- Born: United States
- Genre: Hardcore punk • punk rock • art punk
- Instrument: Guitar

= Philo Cramer =

American musician

Philo Cramer is an American musician best known as the lead guitarist for the Los Angeles punk band FEAR (Slash Records), from 1978 to 1993. He was a member of the band's classic lineup along with Spit Stix, Derf Scratch and frontman Lee Ving. He rejoined the group in 2018.

==Early life==
Hailing from Canoga Park, California, he graduated from the University of California, Los Angeles with a bachelor's degree in physics.

==Career==
Aside from FEAR, he was also in the art punk band The Cigarettes (Carlysle Records) from 1978 to 1979.
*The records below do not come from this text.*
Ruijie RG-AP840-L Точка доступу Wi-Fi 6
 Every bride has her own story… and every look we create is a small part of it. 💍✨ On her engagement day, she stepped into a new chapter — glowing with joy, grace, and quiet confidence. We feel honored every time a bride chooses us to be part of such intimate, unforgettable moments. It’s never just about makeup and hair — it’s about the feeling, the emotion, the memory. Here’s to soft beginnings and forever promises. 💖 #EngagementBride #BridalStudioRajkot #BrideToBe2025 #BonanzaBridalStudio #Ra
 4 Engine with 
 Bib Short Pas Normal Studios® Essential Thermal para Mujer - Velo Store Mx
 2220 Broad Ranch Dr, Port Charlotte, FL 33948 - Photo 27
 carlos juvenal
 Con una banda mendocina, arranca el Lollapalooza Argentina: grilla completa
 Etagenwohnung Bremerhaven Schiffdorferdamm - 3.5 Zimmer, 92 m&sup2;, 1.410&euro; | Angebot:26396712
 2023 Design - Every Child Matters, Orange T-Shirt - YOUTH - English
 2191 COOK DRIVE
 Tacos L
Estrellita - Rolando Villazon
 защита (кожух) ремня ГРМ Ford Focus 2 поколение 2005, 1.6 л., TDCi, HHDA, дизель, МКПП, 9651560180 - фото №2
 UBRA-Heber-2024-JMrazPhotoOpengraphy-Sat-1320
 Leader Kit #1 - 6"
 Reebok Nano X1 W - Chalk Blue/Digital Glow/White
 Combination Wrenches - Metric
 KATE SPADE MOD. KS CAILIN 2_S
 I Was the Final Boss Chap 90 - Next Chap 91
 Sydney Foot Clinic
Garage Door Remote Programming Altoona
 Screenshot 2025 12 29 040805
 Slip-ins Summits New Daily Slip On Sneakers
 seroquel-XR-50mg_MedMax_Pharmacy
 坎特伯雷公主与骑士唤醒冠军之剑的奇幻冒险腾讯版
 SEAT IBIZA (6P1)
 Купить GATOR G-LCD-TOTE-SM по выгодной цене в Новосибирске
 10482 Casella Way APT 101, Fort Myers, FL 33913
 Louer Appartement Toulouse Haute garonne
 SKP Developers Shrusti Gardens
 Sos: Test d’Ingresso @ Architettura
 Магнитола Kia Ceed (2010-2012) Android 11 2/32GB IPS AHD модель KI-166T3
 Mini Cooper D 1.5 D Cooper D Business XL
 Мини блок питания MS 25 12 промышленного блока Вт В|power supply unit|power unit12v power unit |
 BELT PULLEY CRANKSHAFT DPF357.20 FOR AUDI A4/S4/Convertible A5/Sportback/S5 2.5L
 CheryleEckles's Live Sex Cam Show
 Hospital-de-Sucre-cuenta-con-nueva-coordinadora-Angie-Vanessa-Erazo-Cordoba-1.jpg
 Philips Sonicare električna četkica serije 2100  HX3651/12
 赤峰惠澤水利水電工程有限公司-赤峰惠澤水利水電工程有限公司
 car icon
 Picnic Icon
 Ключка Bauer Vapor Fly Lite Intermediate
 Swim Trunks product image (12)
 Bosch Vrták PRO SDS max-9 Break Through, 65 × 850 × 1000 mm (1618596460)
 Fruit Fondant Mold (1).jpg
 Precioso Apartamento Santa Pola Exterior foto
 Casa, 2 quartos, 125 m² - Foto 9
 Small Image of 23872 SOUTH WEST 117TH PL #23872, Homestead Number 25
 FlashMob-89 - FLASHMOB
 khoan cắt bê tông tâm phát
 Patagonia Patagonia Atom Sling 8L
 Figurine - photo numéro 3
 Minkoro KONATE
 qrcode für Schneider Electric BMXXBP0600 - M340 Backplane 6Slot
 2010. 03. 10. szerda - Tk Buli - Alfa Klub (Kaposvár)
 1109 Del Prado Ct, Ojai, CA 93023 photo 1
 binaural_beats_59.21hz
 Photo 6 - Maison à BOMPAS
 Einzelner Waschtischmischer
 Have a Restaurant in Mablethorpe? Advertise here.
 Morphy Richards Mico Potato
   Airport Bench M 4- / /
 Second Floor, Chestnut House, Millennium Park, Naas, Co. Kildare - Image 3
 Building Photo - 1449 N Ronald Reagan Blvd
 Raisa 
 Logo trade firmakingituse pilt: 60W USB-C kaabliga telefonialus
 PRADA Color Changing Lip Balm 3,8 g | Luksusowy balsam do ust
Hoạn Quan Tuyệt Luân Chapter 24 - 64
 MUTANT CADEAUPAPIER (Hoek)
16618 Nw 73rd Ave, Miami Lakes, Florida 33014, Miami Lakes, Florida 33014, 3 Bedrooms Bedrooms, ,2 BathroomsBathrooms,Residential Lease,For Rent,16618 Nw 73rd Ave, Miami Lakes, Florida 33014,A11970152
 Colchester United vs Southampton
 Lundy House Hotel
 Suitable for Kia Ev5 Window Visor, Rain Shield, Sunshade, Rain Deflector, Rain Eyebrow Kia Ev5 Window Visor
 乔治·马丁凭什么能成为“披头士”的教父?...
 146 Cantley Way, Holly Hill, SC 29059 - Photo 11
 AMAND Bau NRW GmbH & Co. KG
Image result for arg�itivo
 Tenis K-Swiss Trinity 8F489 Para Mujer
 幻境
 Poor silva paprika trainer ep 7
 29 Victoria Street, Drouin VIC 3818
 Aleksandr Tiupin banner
With FEAR, he appeared in Penelope Spheeris' documentary, The Decline of Western Civilization and played on their first two albums, The Record (1982) and More Beer (1985). FEAR performed "Beef Bologna", "New York's Alright If You Like Saxophones", and "Let's Have A War" on Saturday Night Live on October 31, 1981, with Cramer wearing a green dress; he also gave dollar bills to people in the crowd saying "I'll give you a dollar if you be my friend". FEAR was cut short to commercial on "Let's Have A War" because people in the crowd starting yelling "New York Sucks". Minor Threat's Ian Mackaye can be heard screaming the phrase shortly after the song "New York's Alright if You Like Saxophones". Lee Ving was the only original member of FEAR for many years; Cramer and drummer Spit Stix left in 1993, but returned in 2018 (according to the FEAR Facebook page).

Cramer also appeared in the movie Get Crazy as a band member. Briefly, in 1985, he formed a band with Agression drummer Mark Aber called King M'butu, also notable for containing Danny Dorman of Wasted Youth and Circle One. Cramer resides in Connecticut and plays in a band called The Fighting Cocks and occasionally plays FEAR cover songs with Connecticut post-punk group Red Temples.